Isn’t that just like life? We are always so eager to get to the next stage! Whether it’s graduating, getting the job, finding the perfect boyfriend/girlfriend, getting engaged, getting married, getting to retirement, getting the kids out of the house, or just getting past this crazy day…it’s so easy to focus on getting there, wherever the next “there” may be. Before I was pregnant, I so desired to become pregnant; and to be honest, I really have enjoyed this phase of life. But now that society has communicated that my baby should have arrived by now, I struggle to stay content and focused in this moment. It’s natural to feel that way. But really, isn’t all we really have this moment?
Ann Voskamp writes beautifully of the gift of this moment concept in her recent book, One Thousand Gifts and on her blog (http://www.aholyexperience.com/ann-voskamp/). Look how she describes this phenomenon of always being in a hurry to get there:
“Being in a hurry. Getting to the next thing without fully entering the thing in front of me. I cannot think of a single advantage I’ve ever gained from being in a hurry. But a thousand broken and missed things, tens of thousands, lie in the wake of all the rushing…. Through all that haste I thought I was making up time. It turns out I was throwing it away.”

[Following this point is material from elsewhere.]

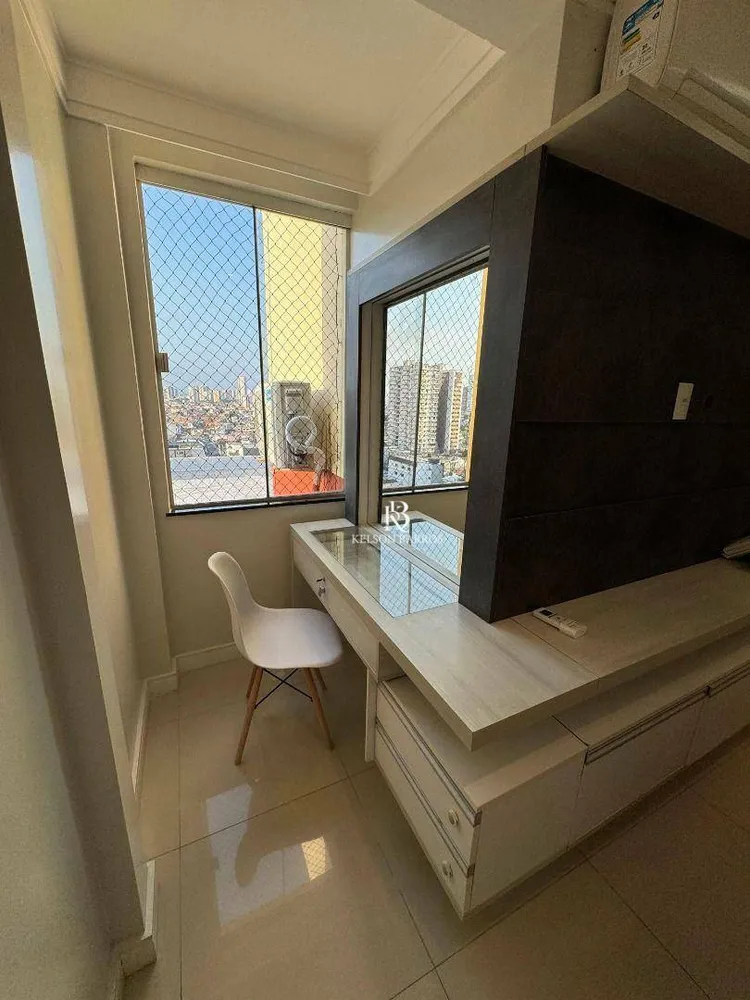 Apartamento, 3 quartos, 71 m² - Foto 4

I know I do that sometimes. In my impatient waiting for “next”, I completely miss out on now. If I’m not careful to be fully present and grateful for the moment of life I am in right now, I am blind and deaf to the beauty that surrounds me, I am throwing away time. What small act of love can I perform today that might echo throughout eternity? How can I nourish myself and others with the abundant grace that is offered today, which I may find myself in need of for tomorrow’s journey?
Now this doesn’t mean that I won’t prepare for the future. It’s definitely important to have goals and dreams and to take the steps required to reach them. I am not advocating laziness or aimless living. Our goals for the future should guide our choices today. But still, we cannot live in tomorrow.
I choose to live now. I will not just “get through today” until that miraculous moment I long for. Yes, I look forward to what’s to come–you’d better believe I’m excited to look into the eyes of my son, and that I’ve double-checked that our bags are packed, etc! But it’s easy to glamorize the future and miss the miracle of this moment. The truth is that, once my labor does start in earnest, I’m going to experience a lot of pain before we get to the other side. Maybe that’s why Jesus counseled us “Don’t worry about tomorrow, for tomorrow will care for itself. Each day has enough trouble of its own.” (Speaking of which, I just felt another contraction!)
Today really is a gift. The fact that you and I are alive right now, breathing air, considering these words together, is a miracle in itself! So let’s live fully in this moment, with its blessings and its challenges.
I’d love to hear what that means for you today.